> _Page text_:
--- start ---
This also applies to HN, but do realize that the community here is more tight
knit and more focused on learning than many other places. So you can make a
post of how your product is awesome (in a technical manner) and people will
appreciate the content and participate in the discussion.

But! Reddit is not generally a place where you find people like HN members.
The average there is more about passing time, and hanging out. Though
particular sub-reddits have their own culture, you will should expect the
typical group of trolls (sometimes, the moderators are the trolls).

If you plan to post to a specific sub-reddit, then contact the moderators
before posting, and get to know them. I always, always do this and have never
been perma-banned. The way to do it is to introduce yourself in a friendly
manner and ask for their blessing. Explain to them the who/what/how/why/when
if what your are doing. Let them know that you dont want to spam the community
but want to take part in it. Thus, imparting your knowledge about the domain
with the insight gained from providing a product in the market is something
that is valuable for the community at large.
--- end ---
> _Problem set_:
a) Print the stretch of the forum comment from "But! Reddit is" through "are the trolls).", keeping every word unchanged.
b) Decide whether each statement agrees with the forum comment, answering yes or no and quoting the words that settle it: (i) The HN community is described as more focused on learning than many other places. (ii) The writer has been perma-banned from a sub-reddit at least once. (iii) The writer recommends contacting a sub-reddit's moderators after posting there.

> _Recorded data_:
--- start ---
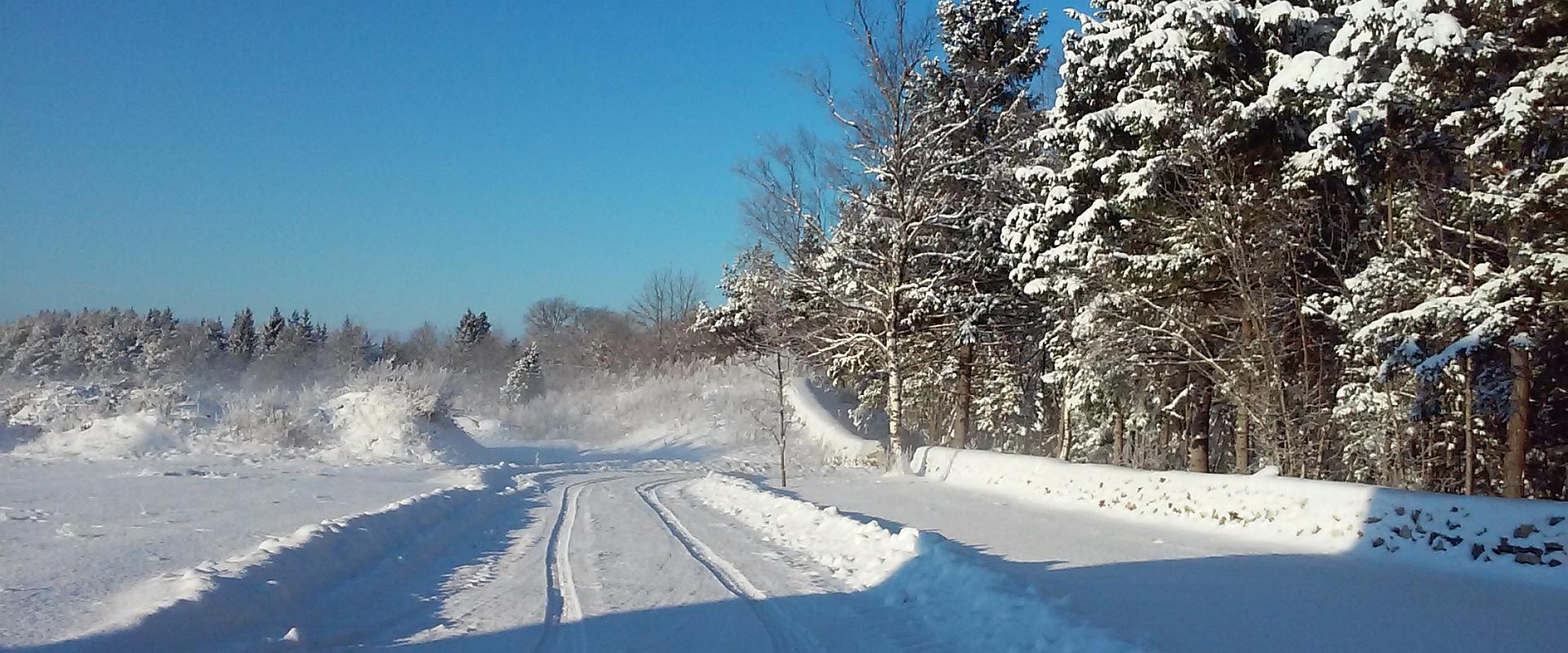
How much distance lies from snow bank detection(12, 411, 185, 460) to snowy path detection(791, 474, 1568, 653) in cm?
--- end ---
> _Complete answers_:
a)
But! Reddit is not generally a place where you find people like HN members.
The average there is more about passing time, and hanging out. Though
particular sub-reddits have their own culture, you will should expect the
typical group of trolls (sometimes, the moderators are the trolls).

b)
(i) Yes: "more tight knit and more focused on learning than many other places."
(ii) No: "I always, always do this and have never been perma-banned."
(iii) No: "contact the moderators before posting, and get to know them."